Tuesday, August 18, 2009

Istilah Ekonomi (1)

1. Pertumbuhan Ekonomi ialah kenaikan produksi secara nasional yang dinyatakan dalam persentase. Misalnya dikatakan pertumbuhan ekonomi tahun 2008 empat persen. Berarti hasil seluruh kegiatan produksi yang dilakukan masyarakat pada tahun 2008 mengalami pertambahan atau kenaikan rata-rata empat persen.

Misalnya, penjual pisang goreng, tahun 2007 jualannya laku sekitar 500 potong setiap hari. Tahun 2008 meningkat 20 potong (4%) atau menjadi rata-rata 520 sehari. Seorang pembuat sepatu menghasilkan 100 pasang tiap bulan pada tahun 2007. Tahun berikutnya (2008) bertambah 10 pasang (10%) menjadi 110 pasang per bulan. Demikian pula tukang jahit, pada tahun 2007 menjahit rata-rata 20 kemeja setiap bulan. Tahun 2008 menghasilkan rata-rata 22 kemeja atau meningkat 2 kemeja (10%) per bulan.

Para produsen lainnya ada outputnya meningkat misalnya tiga persen, dan ada yang menurun katakanlah 10 persen. Bahkan ada yang bangkrut tidak memproduksi lagi sama sekali. Sebaliknya ada pula yang baru membuka usaha dengan produksi tertentu. Demikian seterusnya, jika dirata-ratakan yang bertambah, tetap dan berkurang diperolehlah angka pertumbuhan empat persen.

Jika di Indonesia ada sekitar 105 juta orang yang bekerja atau memproduksi setiap hari, maka pertumbuhan empat persen berarti hasil kerja riil setiap orang tumbuh empat persen. Jadi, walaupun ada yang baru bekerja dan kehilangan pekerjaan, atau ada yang menghasilkan produksi yang lebih banyak dan sebagian lain justeru berkurang, tapi semuanya direratakan yakni tumbuh empat persen.

2. Inflasi ialah kenaikan harga-harga secara umum. Istilah lainnya ialah indeks harga konsumen (IHK atau CPI, cunsumer price index). Di Indonesia perhitungan inflasi dilakukan dengan mencatat perubahan harga sekitar 300 jenis barang dan jasa. Pencatatan dilakukan secara teratur pada sejumlah pasar dan kota, misalnya harga beras, gula, minyak goreng, cabai, tomat, pakaian jadi, dan peniti di pusat pasar Medan.

[PETUNJUK]
1 - Sebutkan semua barang yang dalam teks istilah ekonomi dijadikan contoh pencatatan harga di pusat pasar Medan.
2 - Menurut teks istilah ekonomi, berapa jenis barang dan jasa yang perubahan harganya dicatat untuk menghitung inflasi di Indonesia?
3 - Lanjutkan teks istilah ekonomi mulai dari setelah kalimat terakhirnya.

[CUPLIKAN DATA]
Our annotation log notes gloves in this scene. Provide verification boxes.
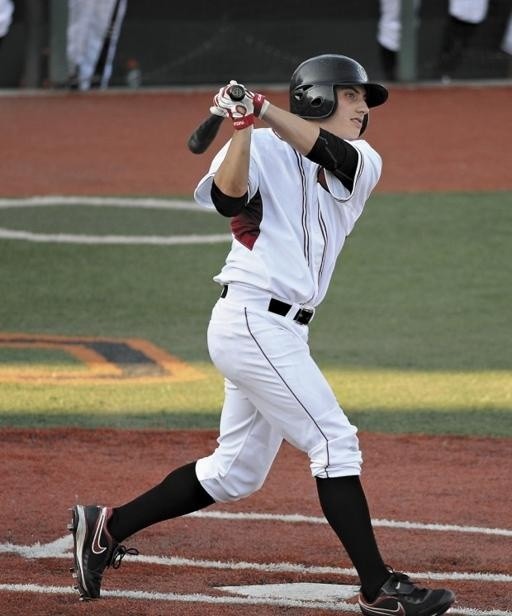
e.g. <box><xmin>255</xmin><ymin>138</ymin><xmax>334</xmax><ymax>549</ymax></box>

[JAWABAN]
1 - Beras, gula, minyak goreng, cabai, tomat, pakaian jadi, dan peniti.

2 - Sekitar 300 jenis barang dan jasa.

3 -
Dari pencatatan harga sekitar 300 jenis barang dan jasa tentu ada yang naik, tetap dan turun. Hasil pencatatan itu kemudian direratakan sehingga diperoleh IHK, misalnya bulan Juni 2009 besarnya IHK adalah 103,00 dan IHK bulan Juli 2009 adalah 103,50 atau naik 0,50 yang berarti terjadi inflasi 0,5 persen pada bulan Juli. Perubahan harga bisa dibandingkan dengan tahun sebelumnya, bisajuga dengan bulan yang sama pada tahun sebelumnya.

Barang dan jasa yang dicatat tersebut biasanya dibagi lagi menjadi beberapa kelompok barang dan jasa, misalnya bahan makanan, makanan dan minuman jadi, sandang, pendidikan dan rekreasi, kesehatan, transpor, bahan bangunan dan lain-lain. Dalam masing-masing kelompok barang dan jasa terdapat beberapa atau belasan jenis lagi.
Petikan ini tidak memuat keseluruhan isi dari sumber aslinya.